17 Dec, 2014
EU Agrees Money Laundering Transparency Reforms, but Full Access Denied
17 December 2014 (Released by Transparency International Liaison Office to the European Union) – Transparency International has welcomed new landmark legislation to tackle money laundering and anonymous shell companies in the European Union. The revisions to the 4th Anti-Money Laundering Directive agreed by the European Parliament and EU Council are an important step forward in the fight against corruption, and go far beyond the principles agreed by G20 leaders in November.
However, concerns remain that the final legislation will fall short of full transparency of the real ‘beneficial’ owners behind companies and trusts demanded by anti-corruption activists worldwide. The identities of many individuals involved in grand corruption have been concealed through the use of anonymous companies, trusts and other entities.
Under the new legislation full access to company beneficial ownership data will be granted to law enforcement and relevant government bodies in central registers established by EU Member States. Partial access will be provided to the public such as investigative journalists and NGOs if they can prove a legitimate interest. A drawback of the compromise would be the creation of a new layer of bureaucracy to manage requests, which could also slow down investigations. For trusts, information will be collected in closed centralised registers available only to government bodies and will not be available to the public.
“Yesterday’s decision to provide access to those with an interest in following the corruption money trail is a big step forward. However a system which limits access is likely to be more cumbersome, expensive and could be used as an excuse to deny meaningful public access. It remains unclear how countries will assess who has a ‘legitimate interest’,” said Carl Dolan, Director of Transparency International EU. “The compromise may end up replacing one big loophole with many small loopholes.”

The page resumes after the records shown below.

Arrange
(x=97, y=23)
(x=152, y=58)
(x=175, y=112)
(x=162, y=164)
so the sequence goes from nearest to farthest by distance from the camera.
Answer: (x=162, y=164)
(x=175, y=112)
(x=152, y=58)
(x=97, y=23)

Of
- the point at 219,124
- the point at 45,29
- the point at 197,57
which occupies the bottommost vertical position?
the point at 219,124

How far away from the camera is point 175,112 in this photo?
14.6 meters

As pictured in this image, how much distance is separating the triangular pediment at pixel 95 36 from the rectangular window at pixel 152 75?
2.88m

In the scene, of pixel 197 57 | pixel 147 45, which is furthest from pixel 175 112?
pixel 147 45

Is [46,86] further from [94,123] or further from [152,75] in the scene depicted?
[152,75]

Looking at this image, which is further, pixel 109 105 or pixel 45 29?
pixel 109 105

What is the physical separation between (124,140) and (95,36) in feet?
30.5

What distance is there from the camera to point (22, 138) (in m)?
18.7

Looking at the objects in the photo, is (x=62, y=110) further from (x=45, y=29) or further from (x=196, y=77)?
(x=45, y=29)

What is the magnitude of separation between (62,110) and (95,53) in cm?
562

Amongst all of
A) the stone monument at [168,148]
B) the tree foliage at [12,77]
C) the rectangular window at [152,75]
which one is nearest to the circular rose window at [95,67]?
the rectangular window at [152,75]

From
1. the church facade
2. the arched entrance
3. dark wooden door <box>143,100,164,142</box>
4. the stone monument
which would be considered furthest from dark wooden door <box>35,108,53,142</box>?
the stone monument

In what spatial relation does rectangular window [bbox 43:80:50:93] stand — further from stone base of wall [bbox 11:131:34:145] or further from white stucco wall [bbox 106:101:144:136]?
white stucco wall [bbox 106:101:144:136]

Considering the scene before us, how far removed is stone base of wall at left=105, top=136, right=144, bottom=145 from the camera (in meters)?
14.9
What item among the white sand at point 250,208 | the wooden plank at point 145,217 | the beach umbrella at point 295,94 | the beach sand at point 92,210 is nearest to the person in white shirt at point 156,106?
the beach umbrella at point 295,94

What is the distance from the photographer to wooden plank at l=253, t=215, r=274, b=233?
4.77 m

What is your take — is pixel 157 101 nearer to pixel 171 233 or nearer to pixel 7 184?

According to research by Global Financial Integrity, nearly $70 billion flowed illegally into or out of emerging EU economies in 2011. At the same time global detection rates for illicit funds by law enforcement are estimated to be as low as 1 percent for criminal proceeds and the seizure rate at 0.2 per cent (UNODC). According to an analysis by the World Bank and UN of over 200 grand corruption cases, 70 per cent involved corrupt politicians, anonymous companies and trusts to obscure their identity.
“Requiring the public to prove a “legitimate interest” is contradictory to the idea of transparency, and places all the burden on the public, rather than potential criminals who treat the European financial system like their personal launderette,” said Nienke Palstra, EU Policy Officer.
With the agreement of the Directive, EU Member States have two years to transpose the new standards into their national legislation. Transparency International encourages EU Member States to follow the UK, France, Denmark and the Netherlands in their plans for full public disclosure of company beneficial owners.
The final agreement is an improvement on the European Commission’s original 2013 proposal in that it provides for centralised registers that includes information on the beneficial owners of trusts and other legal entities as well as companies. The negotiating teams from the European Parliament and the Italian Presidency of the EU Council should be congratulated on ensuring these important revisions will become EU law.